Description
Assign assertion status to clinical entities extracted by NER based on their context in the text. Also, this model is trained on a list of clinical and biomedical datasets curated in-house
Predicted Entities
Absent
, Past
, Present
, Family
, Hypothetical
, Possible
How to use
document_assembler = DocumentAssembler()\
.setInputCol("text")\
.setOutputCol("document")
sentence_detector = SentenceDetectorDLModel.pretrained("sentence_detector_dl_healthcare", "en", "clinical/models")\
.setInputCols(["document"])\
.setOutputCol("sentence")
tokenizer = Tokenizer()\
.setInputCols(["sentence"])\
.setOutputCol("token")\
.setSplitChars(["-", "\/"])
word_embeddings = WordEmbeddingsModel.pretrained("embeddings_clinical", "en", "clinical/models")\
.setInputCols(["sentence", "token"])\
.setOutputCol("embeddings")
# ner_oncology
ner_oncology = MedicalNerModel.pretrained("ner_oncology", "en", "clinical/models")\
.setInputCols(["sentence", "token", "embeddings"])\
.setOutputCol("ner_oncology")
ner_oncology_converter = NerConverterInternal()\
.setInputCols(["sentence","token","ner_oncology"])\
.setOutputCol("ner_chunk")
few_shot_assertion_converter = FewShotAssertionSentenceConverter()\
.setInputCols(["sentence", "token", "ner_chunk"])\
.setOutputCol("assertion_sentence")
e5_embeddings = E5Embeddings.pretrained("e5_base_v2_embeddings_medical_assertion_oncology", "en", "clinical/models")\
.setInputCols(["assertion_sentence"])\
.setOutputCol("assertion_embedding")
few_shot_assertion_classifier = FewShotAssertionClassifierModel()\
.pretrained("fewhot_assertion_oncology_e5_base_v2_oncology", "en", "clinical/models")\
.setInputCols(["assertion_embedding"])\
.setOutputCol("assertion")
assertion_pipeline = Pipeline(stages=[
document_assembler,
sentence_detector,
tokenizer,
word_embeddings,
ner_oncology,
ner_oncology_converter,
few_shot_assertion_converter,
e5_embeddings,
few_shot_assertion_classifier
])
sample_text= [
"""The patient is suspected to have colorectal cancer. Her family history is positive for other cancers. The result of the biopsy was positive. A CT scan was ordered to rule out metastases."""
]
data = spark.createDataFrame([sample_text]).toDF("text")
result = assertion_pipeline.fit(data).transform(data)
val document_assembler = new DocumentAssembler()
.setInputCol("text")
.setOutputCol("document")
val sentence_detector = SentenceDetectorDLModel.pretrained("sentence_detector_dl_healthcare", "en", "clinical/models")

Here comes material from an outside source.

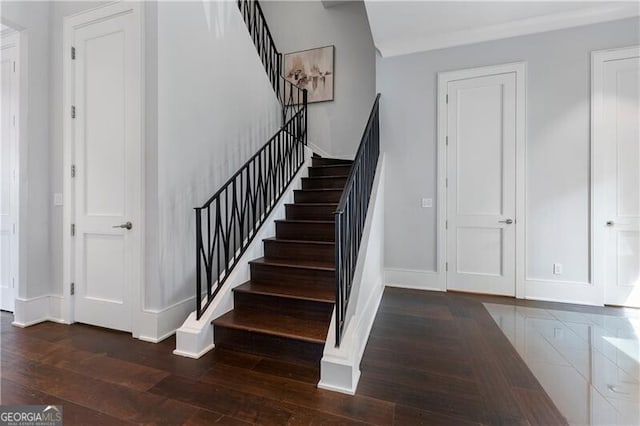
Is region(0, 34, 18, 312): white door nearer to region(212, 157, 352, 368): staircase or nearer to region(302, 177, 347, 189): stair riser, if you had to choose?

.setInputCols(Array("document"))
.setOutputCol("sentence")
val tokenizer = new Tokenizer()
.setInputCols(Array("sentence"))
.setOutputCol("token")
val word_embeddings = WordEmbeddingsModel.pretrained("embeddings_clinical", "en", "clinical/models")
.setInputCols(Array("sentence", "token"))
.setOutputCol("embeddings")
# ner_oncology
val ner_oncology = MedicalNerModel.pretrained("ner_oncology", "en", "clinical/models")
.setInputCols(Array("sentence", "token", "embeddings"))
.setOutputCol("ner_oncology")
val ner_oncology_converter = new NerConverterInternal()
.setInputCols(Array("sentence","token","ner_oncology"))
.setOutputCol("ner_chunk")
val few_shot_assertion_converter = new FewShotAssertionSentenceConverter()
.setInputCols(Array("sentence", "token", "ner_chunk"))
.setOutputCol("assertion_sentence")
val e5_embeddings = E5Embeddings.pretrained("e5_base_v2_embeddings_medical_assertion_oncology", "en", "clinical/models")
.setInputCols(Array("assertion_sentence"))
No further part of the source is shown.